**What you will do:**
Reproduce the closing part of the entries exactly: the line with "Is the algae covering or" and all lines after it, ending with the last line, and nothing else.

Spatial question records
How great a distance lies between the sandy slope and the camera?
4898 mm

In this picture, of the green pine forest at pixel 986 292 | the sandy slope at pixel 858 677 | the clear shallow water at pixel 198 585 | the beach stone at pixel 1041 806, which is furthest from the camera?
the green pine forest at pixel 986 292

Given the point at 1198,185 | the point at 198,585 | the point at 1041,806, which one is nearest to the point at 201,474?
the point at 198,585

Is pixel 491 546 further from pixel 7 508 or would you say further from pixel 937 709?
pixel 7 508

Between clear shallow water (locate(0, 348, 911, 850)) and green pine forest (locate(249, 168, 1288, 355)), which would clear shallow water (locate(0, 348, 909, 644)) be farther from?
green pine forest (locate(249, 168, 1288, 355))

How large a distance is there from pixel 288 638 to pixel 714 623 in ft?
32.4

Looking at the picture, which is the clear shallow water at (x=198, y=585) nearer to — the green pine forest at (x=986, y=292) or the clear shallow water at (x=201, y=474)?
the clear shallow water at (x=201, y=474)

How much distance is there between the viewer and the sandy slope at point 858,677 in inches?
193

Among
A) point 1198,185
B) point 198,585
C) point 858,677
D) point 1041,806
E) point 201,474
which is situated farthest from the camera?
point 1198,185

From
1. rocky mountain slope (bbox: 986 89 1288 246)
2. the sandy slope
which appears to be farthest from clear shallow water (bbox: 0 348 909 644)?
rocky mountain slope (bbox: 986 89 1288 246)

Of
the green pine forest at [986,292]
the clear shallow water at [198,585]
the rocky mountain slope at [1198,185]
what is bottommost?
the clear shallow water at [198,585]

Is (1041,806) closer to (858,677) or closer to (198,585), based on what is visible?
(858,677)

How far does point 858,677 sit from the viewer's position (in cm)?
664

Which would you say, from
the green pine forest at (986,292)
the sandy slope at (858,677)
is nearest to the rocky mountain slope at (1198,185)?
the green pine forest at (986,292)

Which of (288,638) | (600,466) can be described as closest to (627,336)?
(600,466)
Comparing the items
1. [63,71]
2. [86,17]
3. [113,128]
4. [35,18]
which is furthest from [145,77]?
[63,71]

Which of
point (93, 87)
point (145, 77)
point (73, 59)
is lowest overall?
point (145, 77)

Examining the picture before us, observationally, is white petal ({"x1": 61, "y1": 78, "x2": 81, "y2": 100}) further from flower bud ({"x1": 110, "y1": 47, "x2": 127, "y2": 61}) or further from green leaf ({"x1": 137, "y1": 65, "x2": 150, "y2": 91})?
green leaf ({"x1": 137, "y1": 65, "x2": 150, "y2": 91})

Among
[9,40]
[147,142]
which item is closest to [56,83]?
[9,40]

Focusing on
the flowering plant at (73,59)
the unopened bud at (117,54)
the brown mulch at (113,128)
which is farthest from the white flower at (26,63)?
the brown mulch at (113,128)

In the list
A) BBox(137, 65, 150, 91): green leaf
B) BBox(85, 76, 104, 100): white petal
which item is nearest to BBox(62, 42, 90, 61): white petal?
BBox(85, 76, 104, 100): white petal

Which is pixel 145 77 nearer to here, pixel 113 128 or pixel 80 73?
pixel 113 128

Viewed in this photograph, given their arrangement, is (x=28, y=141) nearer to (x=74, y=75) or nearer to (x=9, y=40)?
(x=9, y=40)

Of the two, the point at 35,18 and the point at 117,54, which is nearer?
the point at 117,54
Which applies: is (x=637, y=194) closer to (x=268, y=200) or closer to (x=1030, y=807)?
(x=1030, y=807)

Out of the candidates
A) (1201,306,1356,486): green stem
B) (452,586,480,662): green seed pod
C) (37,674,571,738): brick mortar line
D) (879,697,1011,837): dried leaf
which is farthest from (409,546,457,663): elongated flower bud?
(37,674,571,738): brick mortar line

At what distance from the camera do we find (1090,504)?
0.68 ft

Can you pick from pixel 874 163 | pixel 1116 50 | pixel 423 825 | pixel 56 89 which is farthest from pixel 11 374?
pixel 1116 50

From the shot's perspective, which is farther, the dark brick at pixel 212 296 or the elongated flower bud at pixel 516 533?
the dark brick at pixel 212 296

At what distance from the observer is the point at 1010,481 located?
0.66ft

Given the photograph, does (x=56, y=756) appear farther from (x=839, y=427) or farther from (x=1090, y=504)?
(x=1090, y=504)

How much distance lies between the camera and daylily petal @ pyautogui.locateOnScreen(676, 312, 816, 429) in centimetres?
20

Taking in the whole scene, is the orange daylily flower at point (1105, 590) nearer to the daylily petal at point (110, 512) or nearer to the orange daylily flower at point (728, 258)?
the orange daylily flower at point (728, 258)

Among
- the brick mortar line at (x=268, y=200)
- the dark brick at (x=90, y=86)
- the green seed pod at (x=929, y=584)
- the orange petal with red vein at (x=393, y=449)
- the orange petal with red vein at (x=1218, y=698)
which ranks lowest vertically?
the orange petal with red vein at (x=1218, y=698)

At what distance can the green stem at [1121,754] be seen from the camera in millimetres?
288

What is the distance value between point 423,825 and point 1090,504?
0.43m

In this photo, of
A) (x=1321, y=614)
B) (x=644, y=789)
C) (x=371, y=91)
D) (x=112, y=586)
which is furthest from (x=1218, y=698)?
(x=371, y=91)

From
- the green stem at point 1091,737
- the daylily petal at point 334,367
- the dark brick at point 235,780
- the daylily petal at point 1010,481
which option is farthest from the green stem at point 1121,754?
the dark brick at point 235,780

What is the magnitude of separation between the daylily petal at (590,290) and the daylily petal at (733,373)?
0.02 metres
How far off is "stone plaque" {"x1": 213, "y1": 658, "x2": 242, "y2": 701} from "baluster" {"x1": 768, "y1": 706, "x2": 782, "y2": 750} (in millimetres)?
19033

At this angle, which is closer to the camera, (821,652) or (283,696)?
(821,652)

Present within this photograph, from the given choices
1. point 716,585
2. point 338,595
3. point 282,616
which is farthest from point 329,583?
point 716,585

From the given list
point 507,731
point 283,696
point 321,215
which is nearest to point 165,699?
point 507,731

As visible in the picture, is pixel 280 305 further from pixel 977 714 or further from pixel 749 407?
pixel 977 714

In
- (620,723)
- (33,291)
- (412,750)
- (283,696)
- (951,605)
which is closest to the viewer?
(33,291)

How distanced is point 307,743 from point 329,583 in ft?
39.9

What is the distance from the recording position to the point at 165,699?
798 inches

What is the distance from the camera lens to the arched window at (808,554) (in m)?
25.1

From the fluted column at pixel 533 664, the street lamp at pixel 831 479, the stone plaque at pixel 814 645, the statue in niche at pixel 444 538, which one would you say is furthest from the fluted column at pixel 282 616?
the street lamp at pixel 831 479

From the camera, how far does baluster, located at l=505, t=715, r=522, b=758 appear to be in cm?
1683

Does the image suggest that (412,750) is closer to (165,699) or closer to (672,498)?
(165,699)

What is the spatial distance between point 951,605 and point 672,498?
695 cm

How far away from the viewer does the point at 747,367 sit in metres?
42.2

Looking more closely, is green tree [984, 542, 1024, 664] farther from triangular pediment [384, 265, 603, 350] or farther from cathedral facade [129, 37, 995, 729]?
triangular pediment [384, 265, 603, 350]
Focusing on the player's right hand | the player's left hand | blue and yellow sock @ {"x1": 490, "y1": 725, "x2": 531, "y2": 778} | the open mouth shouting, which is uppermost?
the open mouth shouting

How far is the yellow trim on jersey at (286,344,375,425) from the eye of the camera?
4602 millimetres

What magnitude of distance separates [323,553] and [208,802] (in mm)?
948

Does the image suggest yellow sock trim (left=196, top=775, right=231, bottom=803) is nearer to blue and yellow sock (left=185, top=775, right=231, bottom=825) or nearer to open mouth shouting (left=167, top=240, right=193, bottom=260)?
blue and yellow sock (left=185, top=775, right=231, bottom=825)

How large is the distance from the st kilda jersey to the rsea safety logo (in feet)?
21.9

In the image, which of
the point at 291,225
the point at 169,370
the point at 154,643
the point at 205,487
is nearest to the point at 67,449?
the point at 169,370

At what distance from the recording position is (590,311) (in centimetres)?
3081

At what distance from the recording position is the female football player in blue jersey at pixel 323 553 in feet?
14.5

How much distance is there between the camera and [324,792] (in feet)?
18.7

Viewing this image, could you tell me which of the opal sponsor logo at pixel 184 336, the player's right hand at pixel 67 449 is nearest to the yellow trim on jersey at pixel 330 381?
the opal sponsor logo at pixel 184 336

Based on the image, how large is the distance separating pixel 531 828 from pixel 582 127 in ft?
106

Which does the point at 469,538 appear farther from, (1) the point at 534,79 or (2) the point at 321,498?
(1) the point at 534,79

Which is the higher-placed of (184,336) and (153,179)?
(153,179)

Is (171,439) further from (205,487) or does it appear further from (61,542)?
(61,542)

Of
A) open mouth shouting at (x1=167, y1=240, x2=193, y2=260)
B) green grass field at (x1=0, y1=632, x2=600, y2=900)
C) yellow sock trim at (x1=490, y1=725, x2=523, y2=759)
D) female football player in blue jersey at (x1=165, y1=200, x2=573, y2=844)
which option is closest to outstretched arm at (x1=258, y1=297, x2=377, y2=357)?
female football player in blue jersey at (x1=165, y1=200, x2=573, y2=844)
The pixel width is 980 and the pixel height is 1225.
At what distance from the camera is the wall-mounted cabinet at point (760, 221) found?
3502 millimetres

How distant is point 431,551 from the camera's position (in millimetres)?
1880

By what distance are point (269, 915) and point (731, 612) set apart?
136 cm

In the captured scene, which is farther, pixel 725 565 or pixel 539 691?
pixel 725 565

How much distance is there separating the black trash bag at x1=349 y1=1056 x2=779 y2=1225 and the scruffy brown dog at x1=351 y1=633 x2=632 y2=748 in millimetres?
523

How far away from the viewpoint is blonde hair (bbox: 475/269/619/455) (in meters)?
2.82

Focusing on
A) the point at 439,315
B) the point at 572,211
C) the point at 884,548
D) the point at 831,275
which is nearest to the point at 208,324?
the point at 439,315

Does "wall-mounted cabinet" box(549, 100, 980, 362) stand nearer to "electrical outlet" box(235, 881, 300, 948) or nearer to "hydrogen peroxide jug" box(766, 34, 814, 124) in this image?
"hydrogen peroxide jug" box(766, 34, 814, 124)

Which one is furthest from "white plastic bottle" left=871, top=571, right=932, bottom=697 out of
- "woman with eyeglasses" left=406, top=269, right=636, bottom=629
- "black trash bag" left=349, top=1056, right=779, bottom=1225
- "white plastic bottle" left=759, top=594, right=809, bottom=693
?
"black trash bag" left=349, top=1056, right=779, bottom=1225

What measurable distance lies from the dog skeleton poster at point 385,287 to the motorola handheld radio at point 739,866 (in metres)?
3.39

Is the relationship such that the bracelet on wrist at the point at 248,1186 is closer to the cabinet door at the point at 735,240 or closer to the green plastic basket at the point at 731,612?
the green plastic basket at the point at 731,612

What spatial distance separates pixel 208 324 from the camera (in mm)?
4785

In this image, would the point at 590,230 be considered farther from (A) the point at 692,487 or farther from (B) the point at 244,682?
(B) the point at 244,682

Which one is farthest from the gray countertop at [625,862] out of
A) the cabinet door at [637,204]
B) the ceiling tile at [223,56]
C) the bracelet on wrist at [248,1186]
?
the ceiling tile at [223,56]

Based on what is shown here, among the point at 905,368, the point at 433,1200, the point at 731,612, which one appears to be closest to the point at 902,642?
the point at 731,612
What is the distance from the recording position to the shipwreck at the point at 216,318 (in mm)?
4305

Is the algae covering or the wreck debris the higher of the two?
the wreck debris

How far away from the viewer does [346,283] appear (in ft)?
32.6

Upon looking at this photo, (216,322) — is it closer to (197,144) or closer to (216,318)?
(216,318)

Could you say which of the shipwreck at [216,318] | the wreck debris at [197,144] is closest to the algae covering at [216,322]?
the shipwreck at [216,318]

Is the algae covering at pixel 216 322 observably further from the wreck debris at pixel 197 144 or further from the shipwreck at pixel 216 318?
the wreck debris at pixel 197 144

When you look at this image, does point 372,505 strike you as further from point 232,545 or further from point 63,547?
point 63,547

**Correct response:**
Is the algae covering or the wreck debris the higher of the two?
the wreck debris

How far away from the viewer does [346,283] appear (in ft)?
32.6

Upon looking at this photo, (216,322) — is it closer to (197,144) or closer to (216,318)?
(216,318)

Could you say which of the shipwreck at [216,318] | the wreck debris at [197,144] is closest to the algae covering at [216,322]?
the shipwreck at [216,318]

Is the algae covering at pixel 216 322 observably further from the wreck debris at pixel 197 144 or further from the shipwreck at pixel 216 318?
the wreck debris at pixel 197 144

When you look at this image, does point 372,505 strike you as further from point 232,545 or further from point 63,547?
point 63,547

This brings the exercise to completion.